Brian Aldiss : l'Hiver d'Helliconia
(Helliconia winter, 1985)
roman de Science-Fiction
- par ailleurs :
Qui aurait cru vers les années cinquante, où les courtes, superbes nouvelles subversives et décapantes de Galaxie et de Fiction permettaient à la SF moderne de se brancher sur le monde contemporain, que cette littérature produirait un jour d'aussi épaisses sagas. Est-il besoin d'un pareil poids pour perturber l'imaginaire ? Tout le monde a bien dans un coin de la tête le pavé d'Asimov, Fondation. Pas de quoi lever une barricade. Mais voici qu'après Dune et bien d'autres, Helliconia vient dilater les rayons de notre bibliothèque, avec ses mille pages bien tassées.
Si l'une des singularités essentielles de la SF est de se présenter comme une littérature d'idées plutôt qu'une littérature de sentiment, et si les héros qu'elle met en scène sont porteurs de symbole plutôt que prétexte à études psychologiques, il faut beaucoup d'ambition à l'auteur de vertigineux bouquins pour prétendre transformer l'essai sur une telle distance. La machine de traitement de texte en facilite la rédaction, soit, mais si elle permet à volonté de permuter les mots, les phrases et les chapitres, encore faut-il les avoir écrits d'abord.
Résumer Helliconia dans le cadre de cette chronique semblerait prétentieux. Disons qu'il s'agit pour l'auteur de mettre en scène un microcosme, en l'occurrence une planète à double cycle solaire, qui s'éveille à l'été sous les effets de l'un, Freyr, et s'endort quand l'autre, Batalix, poursuit son périple trop lointain. L'hiver est long quand dominent les Phagors autochtones, l'été court lorsque les Humains d'importation reprennent le pouvoir. L'oligarchie qui règne dès la venue du printemps n'a qu'une obsession politique : comment transmettre la civilisation à ceux qui naîtront à l'autre bout de la nuit, bien plus tard, trop tard pour la vie d'un Homme ?

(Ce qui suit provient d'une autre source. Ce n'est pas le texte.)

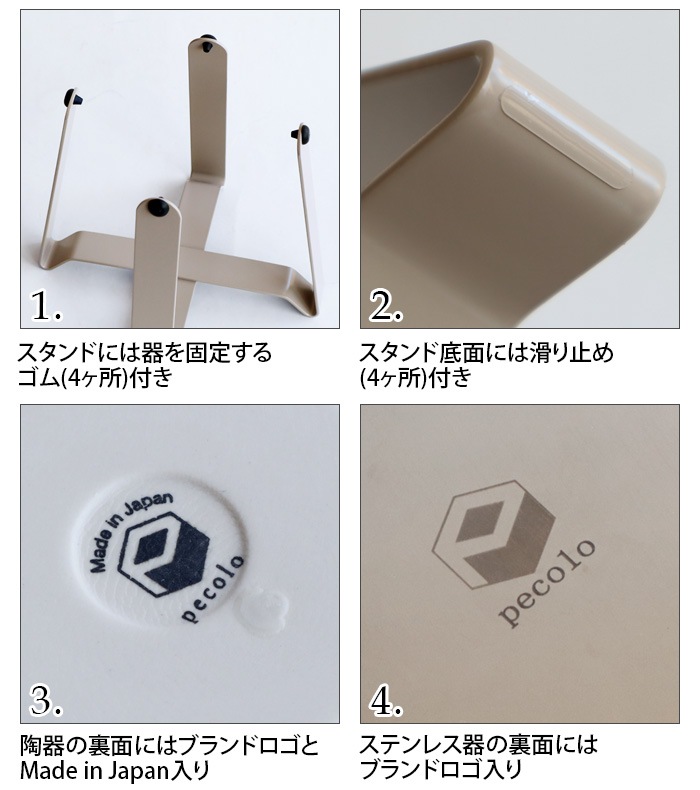 1.

スタンドには器を固定するゴム(4ヶ所)付き

2.

スタンド底面には滑り止め(4ヶ所)付き

Made in Japan

pecolo

3.

陶器の裏面にはブランドロゴとMade in Japan入り

pecolo

4.

ステンレス器の裏面にはブランドロゴ入り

Fils d'une très noble famille, Luterin Shokerandit semble choisi par le destin pour figurer comme premier porteur dans cette course à relais où se mêlent des enjeux et des règles complexes. Dans l'espace, une sonde envoyée jadis par les Terriens veille. Son équipage et son fonctionnement se dérèglent, tandis que sur la planète mère, la guerre nucléaire a semé la mort.
Jouant sur ces trois plans de la tragédie antique, le chœur, le héros, les spectateurs, Brian W. Aldiss s'arme de tout l'attirail du peintre a fresca pour une Iliade et une Odyssée d'inspiration protestante où son sens du récit fait merveille.
Voici l'hiver, les grands principes craquent, la main impitoyable de l'Oligarque s'abat sur tous ceux qui renâclent ; Luterin, adolescent idéaliste, embarqué malgré lui dans les guerres et les persécutions, rêve d'un autre traitement social de l'avenir.
Alors, toutes les structures science-fictives patiemment mises en place au cours des deux premiers volumes : distorsion de la réalité, création d'ethnies, de milieux, de mentalités différents, sont soumises impitoyablement au romanesque conventionnel. Peu à peu, les personnages prennent le pas sur les idées et, malgré les jongleries géniales d'un grand faiseur comme Aldiss, s'engagent dans un combat anecdotique contre le réel ordinaire. Certes, l'histoire ne s'essouffle pas, le lecteur est souvent chatouillé là où ça lui plaît, mais pourquoi fabriquer une pareille pile de pages alors qu'en un texte bien plus compact, le beau sujet d'Helliconia aurait gagné en ampleur et en force. « Abro Hakmo Astab ! »
comme l'exprime si justement Luterin pour conclure, usant du juron le plus obscène de sa langue maternelle.